Instrução 1
Enumere todas as quantidades numéricas referidas no excerto sobre o concerto dos Stones.
Instrução 2
Transcreva, por favor, sem qualquer alteração, a parte da listagem que começa na linha que contém "Which is closest to gas" e vai até ao fim da listagem, incluindo essa primeira linha e a última.

Se o público estava enérgico, o vocalista não ficava atrás. "Sempre aos saltos, a correr de um lado o outro do palco", Jagger saboreava cada tema com um entusiasmo juvenil. O guarda-roupa também impressionou os presentes, com as constantes mudanças de adereços a não passarem despercebidas.
Na plateia, segundo contava o JN, havia quem lembrasse de forma sarcástica aqueles que se recusaram a ir ao concerto porque "não estavam para ver um velho aos saltos". "Quem me dera a mim ter alguma genica", dizia uma espectadora.
Durante duas horas, o público pediu de forma incessante "Satisfaction". O grupo foi ignorando os apelos até onde pôde, guardando a surpresa para o final, para delírio coletivo.
"Depois, os Stones fizeram uma vénia e desapareceram. Sessenta mil vozes chamaram-nos em vão. Veio o fogo de artifício e a multidão começou a descer o Campo Grande", relatou o jornalista.
O que a multidão desconhecia é que o concerto esteve quase a ser cancelado. Motivo: a falta de pagamento dos direitos à Sociedade Portuguesa de Autores, que exigiu uma verba de 14 430 contos (um pouco mais de 70 mil euros). A situação só seria desbloqueada quase em cima da hora do espetáculo.

Informação fornecida

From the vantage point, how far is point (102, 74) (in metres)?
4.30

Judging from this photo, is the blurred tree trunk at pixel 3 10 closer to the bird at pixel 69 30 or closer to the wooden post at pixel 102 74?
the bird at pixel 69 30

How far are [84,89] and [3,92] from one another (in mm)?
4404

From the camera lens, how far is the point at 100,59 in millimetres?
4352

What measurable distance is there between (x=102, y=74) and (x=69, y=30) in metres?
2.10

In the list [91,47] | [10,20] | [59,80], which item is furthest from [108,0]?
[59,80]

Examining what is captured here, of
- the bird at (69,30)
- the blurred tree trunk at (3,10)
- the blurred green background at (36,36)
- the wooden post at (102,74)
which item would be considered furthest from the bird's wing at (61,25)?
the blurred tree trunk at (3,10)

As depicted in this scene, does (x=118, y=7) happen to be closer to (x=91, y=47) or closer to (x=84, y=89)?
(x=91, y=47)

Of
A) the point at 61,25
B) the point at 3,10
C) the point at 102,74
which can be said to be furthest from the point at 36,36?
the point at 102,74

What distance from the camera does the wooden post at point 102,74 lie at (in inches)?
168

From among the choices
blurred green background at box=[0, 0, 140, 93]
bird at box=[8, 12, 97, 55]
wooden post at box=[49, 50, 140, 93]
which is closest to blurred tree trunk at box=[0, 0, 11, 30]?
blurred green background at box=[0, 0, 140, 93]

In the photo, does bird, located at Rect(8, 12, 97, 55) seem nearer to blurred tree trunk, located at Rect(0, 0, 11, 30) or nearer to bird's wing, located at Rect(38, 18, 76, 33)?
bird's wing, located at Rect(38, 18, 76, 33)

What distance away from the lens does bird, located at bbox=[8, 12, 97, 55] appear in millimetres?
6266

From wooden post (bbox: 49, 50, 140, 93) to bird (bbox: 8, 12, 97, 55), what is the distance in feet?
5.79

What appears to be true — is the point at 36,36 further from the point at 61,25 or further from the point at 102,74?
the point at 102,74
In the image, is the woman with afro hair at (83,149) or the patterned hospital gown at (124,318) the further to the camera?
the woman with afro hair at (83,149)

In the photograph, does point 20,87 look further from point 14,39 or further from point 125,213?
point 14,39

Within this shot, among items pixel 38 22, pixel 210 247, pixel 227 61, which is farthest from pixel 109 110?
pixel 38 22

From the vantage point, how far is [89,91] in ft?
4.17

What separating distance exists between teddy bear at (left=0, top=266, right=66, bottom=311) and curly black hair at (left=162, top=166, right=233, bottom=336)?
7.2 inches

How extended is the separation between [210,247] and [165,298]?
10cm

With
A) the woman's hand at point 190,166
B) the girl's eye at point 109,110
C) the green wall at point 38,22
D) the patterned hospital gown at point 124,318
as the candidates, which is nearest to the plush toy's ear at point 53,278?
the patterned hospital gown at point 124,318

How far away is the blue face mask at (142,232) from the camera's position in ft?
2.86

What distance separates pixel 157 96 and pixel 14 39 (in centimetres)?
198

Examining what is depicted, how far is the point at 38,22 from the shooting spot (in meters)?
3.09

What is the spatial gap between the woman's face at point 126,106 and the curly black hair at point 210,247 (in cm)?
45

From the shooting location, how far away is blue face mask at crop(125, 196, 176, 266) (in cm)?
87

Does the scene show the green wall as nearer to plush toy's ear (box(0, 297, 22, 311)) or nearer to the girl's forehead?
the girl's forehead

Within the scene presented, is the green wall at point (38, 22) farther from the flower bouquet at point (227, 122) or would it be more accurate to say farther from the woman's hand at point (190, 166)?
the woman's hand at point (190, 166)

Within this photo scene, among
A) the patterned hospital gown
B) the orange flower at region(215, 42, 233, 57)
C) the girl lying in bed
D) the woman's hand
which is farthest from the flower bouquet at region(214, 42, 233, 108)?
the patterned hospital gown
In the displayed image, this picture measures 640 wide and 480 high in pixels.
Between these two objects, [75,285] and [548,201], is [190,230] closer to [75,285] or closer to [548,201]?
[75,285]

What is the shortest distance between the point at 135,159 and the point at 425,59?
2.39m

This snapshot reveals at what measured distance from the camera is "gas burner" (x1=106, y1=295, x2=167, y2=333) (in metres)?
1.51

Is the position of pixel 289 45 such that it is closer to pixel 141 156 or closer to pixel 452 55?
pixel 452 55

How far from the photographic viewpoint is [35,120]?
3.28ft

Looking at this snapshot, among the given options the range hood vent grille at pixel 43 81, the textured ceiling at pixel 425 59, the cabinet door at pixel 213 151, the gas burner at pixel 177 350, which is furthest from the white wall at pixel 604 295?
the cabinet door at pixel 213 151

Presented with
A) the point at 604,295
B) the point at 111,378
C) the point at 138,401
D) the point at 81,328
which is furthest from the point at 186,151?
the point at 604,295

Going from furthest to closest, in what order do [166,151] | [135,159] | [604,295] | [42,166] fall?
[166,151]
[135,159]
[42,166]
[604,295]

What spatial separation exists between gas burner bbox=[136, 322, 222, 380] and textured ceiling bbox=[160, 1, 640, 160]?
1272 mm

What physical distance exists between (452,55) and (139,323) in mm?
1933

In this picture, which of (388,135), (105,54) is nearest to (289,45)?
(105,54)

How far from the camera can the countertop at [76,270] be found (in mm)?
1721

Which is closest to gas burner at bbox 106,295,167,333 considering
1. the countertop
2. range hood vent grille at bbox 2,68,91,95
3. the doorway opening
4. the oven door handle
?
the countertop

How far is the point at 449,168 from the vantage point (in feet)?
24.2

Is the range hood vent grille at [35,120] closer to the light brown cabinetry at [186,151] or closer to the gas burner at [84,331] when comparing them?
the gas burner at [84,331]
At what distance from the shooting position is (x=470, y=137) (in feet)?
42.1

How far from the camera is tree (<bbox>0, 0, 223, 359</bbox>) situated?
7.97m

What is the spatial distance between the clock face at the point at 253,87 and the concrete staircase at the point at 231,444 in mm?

Resposta completa 1
- duas horas
- sessenta mil vozes
- 14 430 contos
- um pouco mais de 70 mil euros

Resposta completa 2
Which is closest to gas burner at bbox 106,295,167,333 considering
1. the countertop
2. range hood vent grille at bbox 2,68,91,95
3. the doorway opening
4. the oven door handle
?
the countertop

How far is the point at 449,168 from the vantage point (in feet)?
24.2

Is the range hood vent grille at [35,120] closer to the light brown cabinetry at [186,151] or closer to the gas burner at [84,331] when comparing them?
the gas burner at [84,331]
At what distance from the shooting position is (x=470, y=137) (in feet)?
42.1

How far from the camera is tree (<bbox>0, 0, 223, 359</bbox>) situated?
7.97m

What is the spatial distance between the clock face at the point at 253,87 and the concrete staircase at the point at 231,444 in mm?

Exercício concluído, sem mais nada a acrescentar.